Users are confronted with the task of extracting, summarizing and displaying part of a vast amount of data. In general terms, this task is called data mining.
Note that there are two elements to data mining: First, there is the physical retrieval of the data believed to be important. This is primarily a technological problem, which can be addressed in a straight-forward manner with the appropriate tools. Second, there is the need to analyze and present the data appropriately, such that the conclusions drawn from them are in fact appropriate. This is harder to do well, and is a matter of skill and experience.
Users typically require data from many parts of the data base, and a lot of it. They also want it quickly, since there usually is someone sitting there, waiting for the query to finish. What is needed here is on line analytical processing (OLAP). This is a collection of technologies that make it relatively easy to retrieve large quantities of data and analyze them in many different ways. More about that below.

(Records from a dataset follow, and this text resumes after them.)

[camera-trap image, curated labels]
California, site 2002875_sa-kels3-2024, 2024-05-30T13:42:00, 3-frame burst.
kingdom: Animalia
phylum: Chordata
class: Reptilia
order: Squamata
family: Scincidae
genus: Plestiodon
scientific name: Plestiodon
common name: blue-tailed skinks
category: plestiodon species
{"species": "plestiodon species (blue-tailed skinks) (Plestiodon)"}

To accommodate this, the practical solution turns out to be to create separate databases, each designed to make certain kinds of queries run faster. If the operational data store uses the metaphor data warehouse to describe its orderly storage of lots of data (imagine the potato chips stored in one part of a warehouse, the sodas in another, and the video tapes in a third), the subsidery databases are more like local convenience stores, with each designed so that things most often retrieved together (like potato chips, sodas, and video tapes) are close together in the database architecture.
These are typically called data marts.
Managing all of this is not a trivial task. The first and foremost requirement is to understand what it is we are managing. Ultimately we are managing the definitions of data. We are deciding that certain data go in one place or the other. To support this, we need a database that contains those definitions of what data we are managing and where they all are. Such a database is these days called a repository.
The data in the repository that describes the data in the warehouse are called metadata. Hence, the full name of the repository is metadata repository. (Gasp!) Included in the metadata are the definitions of all tables and columns as well as the entity classes and attributes that provide the architectures for the databases. Also included are the mappings that define how the data in legacy systems correspond to the data in the ODS and how the ODS data correspond to the data mart data.
Now repositories of metadata have been around for longer than data warehouses have been in vogue. Originally they were called "data dictionaries" and they kept track of file layouts in mainframe computers. When CASE tools came along, it was they who stored the objects of their analysis in data bases that looked suspiciously like reposi-tories look today.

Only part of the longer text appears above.